**EXERCISE OBJECTIVE**
Reproduce the data exactly.

**RECORDS SUPPLIED**

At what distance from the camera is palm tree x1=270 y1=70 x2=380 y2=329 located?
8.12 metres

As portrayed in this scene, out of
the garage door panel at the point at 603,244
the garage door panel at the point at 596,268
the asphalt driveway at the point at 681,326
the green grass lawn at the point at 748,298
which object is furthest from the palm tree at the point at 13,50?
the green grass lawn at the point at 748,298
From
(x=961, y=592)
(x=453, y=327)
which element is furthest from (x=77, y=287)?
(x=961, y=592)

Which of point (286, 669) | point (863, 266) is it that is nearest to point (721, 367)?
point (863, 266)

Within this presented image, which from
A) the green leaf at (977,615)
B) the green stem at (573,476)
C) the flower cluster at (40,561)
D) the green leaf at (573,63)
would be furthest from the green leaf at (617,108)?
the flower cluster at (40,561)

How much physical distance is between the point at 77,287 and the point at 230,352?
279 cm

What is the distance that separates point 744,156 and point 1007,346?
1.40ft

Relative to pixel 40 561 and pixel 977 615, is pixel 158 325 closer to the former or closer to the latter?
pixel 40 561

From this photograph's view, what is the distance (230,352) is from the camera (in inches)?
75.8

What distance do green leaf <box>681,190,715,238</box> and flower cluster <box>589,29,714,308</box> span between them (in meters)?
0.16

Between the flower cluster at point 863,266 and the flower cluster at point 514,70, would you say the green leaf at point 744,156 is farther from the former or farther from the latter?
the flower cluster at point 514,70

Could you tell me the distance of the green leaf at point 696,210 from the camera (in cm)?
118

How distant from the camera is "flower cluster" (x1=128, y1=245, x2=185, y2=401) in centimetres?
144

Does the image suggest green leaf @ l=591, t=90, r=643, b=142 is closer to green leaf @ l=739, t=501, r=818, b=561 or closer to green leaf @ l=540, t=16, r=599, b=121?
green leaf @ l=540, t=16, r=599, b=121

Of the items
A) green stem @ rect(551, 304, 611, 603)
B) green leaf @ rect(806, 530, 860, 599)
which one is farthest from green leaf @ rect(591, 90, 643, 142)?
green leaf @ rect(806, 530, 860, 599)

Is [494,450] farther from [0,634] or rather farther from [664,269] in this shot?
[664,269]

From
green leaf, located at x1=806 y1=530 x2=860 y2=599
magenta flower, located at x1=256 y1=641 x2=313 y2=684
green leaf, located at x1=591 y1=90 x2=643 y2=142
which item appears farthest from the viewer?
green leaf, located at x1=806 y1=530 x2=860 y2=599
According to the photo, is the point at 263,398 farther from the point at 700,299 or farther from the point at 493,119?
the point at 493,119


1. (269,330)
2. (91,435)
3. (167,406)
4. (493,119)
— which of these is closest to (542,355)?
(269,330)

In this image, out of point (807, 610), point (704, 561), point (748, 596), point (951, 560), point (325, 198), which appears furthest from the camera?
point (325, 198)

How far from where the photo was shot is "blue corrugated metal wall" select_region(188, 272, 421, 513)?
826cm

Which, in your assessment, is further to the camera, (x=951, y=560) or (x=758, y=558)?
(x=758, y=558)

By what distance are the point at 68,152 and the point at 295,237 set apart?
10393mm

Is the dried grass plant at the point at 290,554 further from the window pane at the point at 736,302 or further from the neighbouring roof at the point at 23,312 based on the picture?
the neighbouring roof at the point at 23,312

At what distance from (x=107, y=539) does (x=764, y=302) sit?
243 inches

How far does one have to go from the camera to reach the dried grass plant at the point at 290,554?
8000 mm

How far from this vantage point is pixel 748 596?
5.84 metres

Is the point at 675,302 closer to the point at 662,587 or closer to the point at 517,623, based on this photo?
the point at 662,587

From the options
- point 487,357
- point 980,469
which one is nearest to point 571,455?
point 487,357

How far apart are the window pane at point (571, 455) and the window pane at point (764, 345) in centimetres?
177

**EXERCISE ANSWER**
At what distance from the camera is palm tree x1=270 y1=70 x2=380 y2=329 located?
8.12 metres

As portrayed in this scene, out of
the garage door panel at the point at 603,244
the garage door panel at the point at 596,268
the asphalt driveway at the point at 681,326
the green grass lawn at the point at 748,298
which object is furthest from the palm tree at the point at 13,50?
the green grass lawn at the point at 748,298
From
(x=961, y=592)
(x=453, y=327)
which element is furthest from (x=77, y=287)?
(x=961, y=592)

Which of point (286, 669) | point (863, 266) is it that is nearest to point (721, 367)?
point (863, 266)

Within this presented image, which from
A) the green leaf at (977,615)
B) the green stem at (573,476)
C) the flower cluster at (40,561)
D) the green leaf at (573,63)
would be furthest from the green leaf at (617,108)?
the flower cluster at (40,561)

How much physical distance is between the point at 77,287 and the point at 230,352?
279 cm

What is the distance that separates point 744,156 and point 1007,346?
1.40ft

Relative to pixel 40 561 and pixel 977 615, is pixel 158 325 closer to the former or closer to the latter?
pixel 40 561

From this photograph's view, what is the distance (230,352) is from the camera (in inches)?
75.8

What distance do green leaf <box>681,190,715,238</box> and flower cluster <box>589,29,714,308</box> span between them (in meters)?
0.16

Between the flower cluster at point 863,266 and the flower cluster at point 514,70, would you say the green leaf at point 744,156 is farther from the former or farther from the latter?
the flower cluster at point 514,70

Could you tell me the distance of the green leaf at point 696,210 from the camera (in cm)?
118

How distant from the camera is "flower cluster" (x1=128, y1=245, x2=185, y2=401) in centimetres?
144

Does the image suggest green leaf @ l=591, t=90, r=643, b=142 is closer to green leaf @ l=739, t=501, r=818, b=561 or closer to green leaf @ l=540, t=16, r=599, b=121?
green leaf @ l=540, t=16, r=599, b=121

Of the items
A) green stem @ rect(551, 304, 611, 603)
B) green leaf @ rect(806, 530, 860, 599)
which one is farthest from green leaf @ rect(591, 90, 643, 142)?
green leaf @ rect(806, 530, 860, 599)

Is [494,450] farther from [0,634] or rather farther from [664,269] in this shot?
[664,269]

From
green leaf, located at x1=806 y1=530 x2=860 y2=599
magenta flower, located at x1=256 y1=641 x2=313 y2=684
green leaf, located at x1=591 y1=90 x2=643 y2=142
which item appears farthest from the viewer?
green leaf, located at x1=806 y1=530 x2=860 y2=599
According to the photo, is the point at 263,398 farther from the point at 700,299 or farther from the point at 493,119?
the point at 493,119


1. (269,330)
2. (91,435)
3. (167,406)
4. (493,119)
— which of these is closest to (542,355)?
(269,330)

In this image, out of point (807, 610), point (704, 561), point (748, 596), point (951, 560), point (325, 198), which appears furthest from the camera?
point (325, 198)

How far from where the photo was shot is "blue corrugated metal wall" select_region(188, 272, 421, 513)?
826cm

Which, in your assessment, is further to the camera, (x=951, y=560) or (x=758, y=558)?
(x=758, y=558)

By what distance are the point at 68,152 and the point at 295,237 set apart?
10393mm

Is the dried grass plant at the point at 290,554 further from the window pane at the point at 736,302 or further from the neighbouring roof at the point at 23,312 based on the picture?
the neighbouring roof at the point at 23,312

At what distance from (x=107, y=539) does (x=764, y=302) sit?
243 inches

How far does one have to go from the camera to reach the dried grass plant at the point at 290,554?
8000 mm

How far from this vantage point is pixel 748 596?
5.84 metres

Is the point at 675,302 closer to the point at 662,587 or closer to the point at 517,623, based on this photo?
the point at 662,587

From the options
- point 487,357
- point 980,469
which one is nearest to point 571,455?
point 487,357

How far apart are the window pane at point (571, 455) and the window pane at point (764, 345) in centimetres?
177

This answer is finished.